While well-intended and often effective, this technique has recently come under heavy criticism. Not only for its exploitative nature, but for the short-term impact of its goals and also for the more insidious side effect of demeaning the very subjects it claims to assist.
There are a number of sociological problems related to a proliferation of such images: the ‘othering’ of different communities; the fostering of a system where the worse a story is, the more likely it is to be successful (which has led to the now infamous orphanage scams in developing countries, where children are sometimes taken from their parents and put in deliberately squalid conditions to raise money from tourists), and the neo-colonialist claiming of control over another’s image. The resultant troubling perception seems to be that the poor are powerless or unable to work towards their own good.

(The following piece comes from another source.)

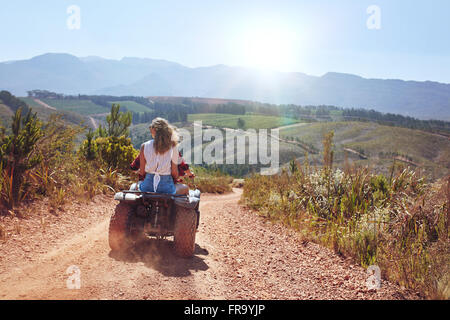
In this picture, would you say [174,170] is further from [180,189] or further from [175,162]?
[180,189]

It has been proven time and time again that sustainable development begins not with charity, but with empowerment of communities. The problem with the images and stories that have become such a central part of fundraising nowadays is that it removes all capability and responsibility from the communities themselves, which has psychological impact on both the donors and the recipients. The solution becomes more about how much the developing world can give – making poverty seem like an endless and heavy burden – rather than how much the developed world can foster development.

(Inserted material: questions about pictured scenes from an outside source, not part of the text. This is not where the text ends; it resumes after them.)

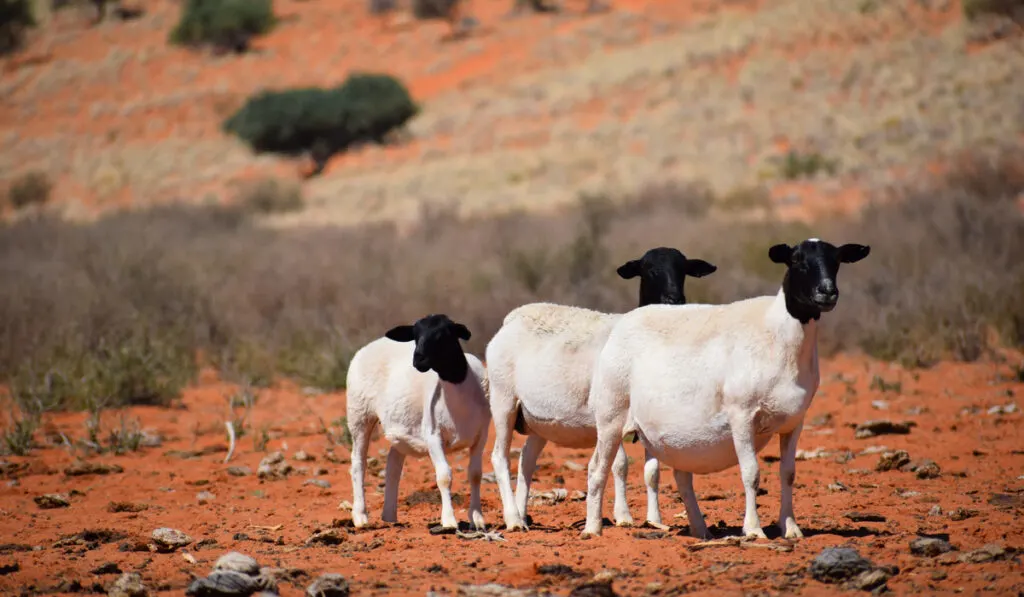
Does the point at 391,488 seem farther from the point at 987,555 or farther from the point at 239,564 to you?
the point at 987,555

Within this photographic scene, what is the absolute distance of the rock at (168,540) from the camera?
8.60 m

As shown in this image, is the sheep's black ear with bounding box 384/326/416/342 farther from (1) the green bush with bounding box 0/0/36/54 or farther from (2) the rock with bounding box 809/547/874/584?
(1) the green bush with bounding box 0/0/36/54

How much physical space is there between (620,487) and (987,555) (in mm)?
2617

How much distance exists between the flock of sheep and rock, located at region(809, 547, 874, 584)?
85 cm

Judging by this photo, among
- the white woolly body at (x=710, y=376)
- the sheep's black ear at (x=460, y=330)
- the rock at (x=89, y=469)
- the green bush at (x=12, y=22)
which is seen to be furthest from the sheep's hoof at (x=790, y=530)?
the green bush at (x=12, y=22)

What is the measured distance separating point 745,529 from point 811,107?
35.7m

Social media is a rapidly developing and is an ever-changing tool, which is bringing new voice to the previously voiceless. One only has to think of the Egyptian revolution to see how accessibility to even the most basic micro-blogging sites can facilitate a powerful control over the dissemination of information. After the Kony video, Ugandans took to the internet to present their grievances with the presentation of the facts, offering their own experiences. Nigerian author Chimamanda Ngozi Adichie presented at TED, speaking of the importance of a group having control over their own story, and how this is an underused and key component of fostering independence and autonomy.
Social media is still too new to properly harness, yet its growing use in nations all over the world, and its potential as a tool for empowerment of underrepresented communities worldwide should not be ignored.